Don’t be surprised if it’s easier this month to get a reservation at Smith & Wollensky.
The reason: With the economy in decline and expense accounts under increased scrutiny, businesspeople may be skipping the steakhouse–and the overpriced wines that flow there.
That appears to be what’s happening at Morton’s and Ruth’s Chris. In the last year, Morton’s stock has dropped 75%. Ruth’s Hospitality Group, which owns the Ruth’s Chris chain, has followed a nearly identical downward trajectory.
In Depth: Most and Least Pricey U.S. Steakhouse Wine Lists
“There are two major problems facing both of the steakhouse operators,” says Chris Armbruster, senior research analyst at Al Frank Asset Management. “First is general weakness in consumer spending due to less levels of disposable income and lower levels of confidence, even at the high end.
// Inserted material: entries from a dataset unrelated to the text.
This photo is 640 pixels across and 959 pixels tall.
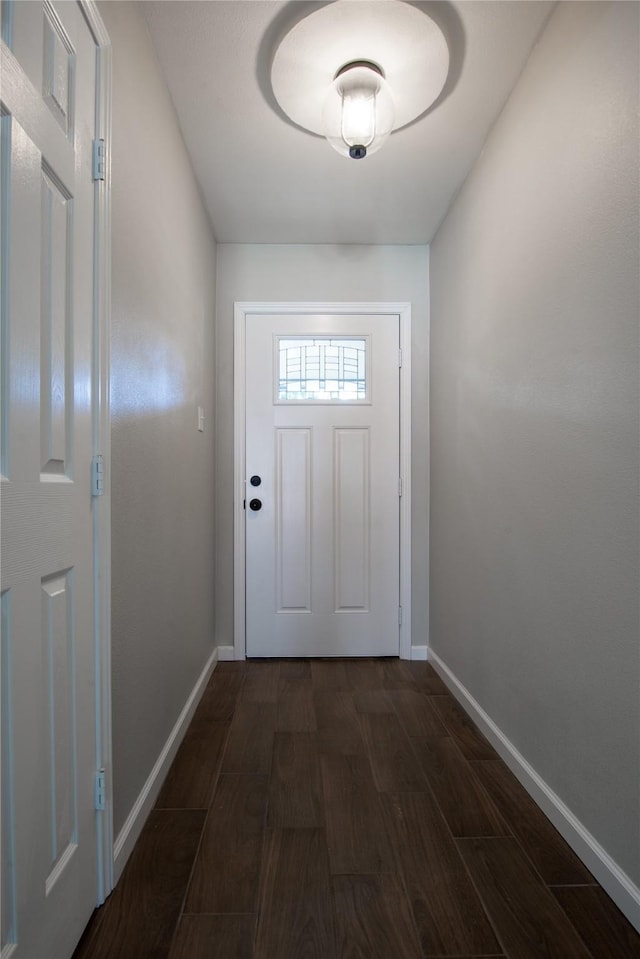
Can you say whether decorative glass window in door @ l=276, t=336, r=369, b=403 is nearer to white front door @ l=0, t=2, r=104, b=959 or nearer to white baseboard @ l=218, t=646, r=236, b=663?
white baseboard @ l=218, t=646, r=236, b=663

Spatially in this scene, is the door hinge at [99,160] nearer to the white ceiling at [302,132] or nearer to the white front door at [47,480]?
the white front door at [47,480]

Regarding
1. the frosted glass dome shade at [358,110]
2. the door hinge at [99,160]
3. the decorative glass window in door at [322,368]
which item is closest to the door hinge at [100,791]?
the door hinge at [99,160]

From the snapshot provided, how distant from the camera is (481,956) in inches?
42.8

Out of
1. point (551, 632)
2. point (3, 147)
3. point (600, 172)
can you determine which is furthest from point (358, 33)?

The second is a decline in business spending on steak dinners. I believe corporations are gravitating to meetings and sales calls over the phone rather than over a $50 steak dinner.”
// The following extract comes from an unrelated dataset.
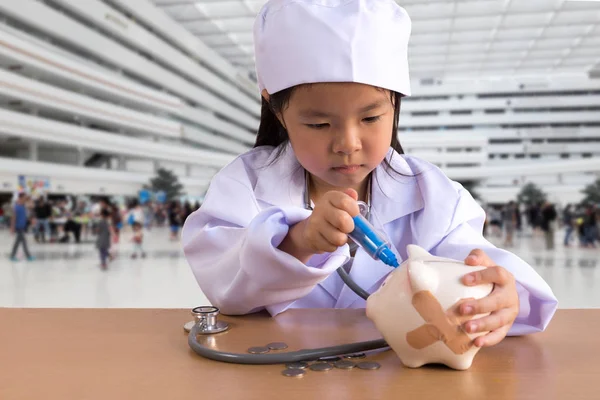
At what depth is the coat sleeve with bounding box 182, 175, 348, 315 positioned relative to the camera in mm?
629

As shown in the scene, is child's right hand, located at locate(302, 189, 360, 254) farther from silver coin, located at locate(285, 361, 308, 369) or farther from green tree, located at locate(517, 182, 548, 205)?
green tree, located at locate(517, 182, 548, 205)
And that $50 is just for one steak–no appetizers, sides or dessert. Now throw in the wine.
Restaurants typically price their wines at roughly triple what they pay the wholesaler, but steakhouses often sell a bottle for as much as four times the wholesale price.
That’s exactly the sort of thing that happens at New York’s Del Frisco’s. There, dinner for two–a double porterhouse, plus two sides–costs about $135, not including appetizers, dessert, tax and tip. Along with that, a bottle of Jordan Cabernet Sauvignon 2004 from California’s Alexander Valley costs $150, “which is very high,” says David Gordon, the wine director behind the award-winning list at New York’s Tribeca Grill, and also an importer at New York-based David Bowler Wine. “That wine costs $40 a bottle, so that’s a four-times markup.”
Still, even in a down economy, deals are done. If a client wants to meet over meat, go for the steakhouse with a wine list that favors fairness over fleecing and provides enough variety to satisfy several tastes.
To get a better sense of which lists qualify, we recruited, along with Gordon, Tyler Colman, Ph.D., a Wines For The Weekend guest and author of the new book A Year Of Wine; and Natalie MacLean, the wine writer behind the blog Nat Decants and author of the book Red, White & Drunk All Over.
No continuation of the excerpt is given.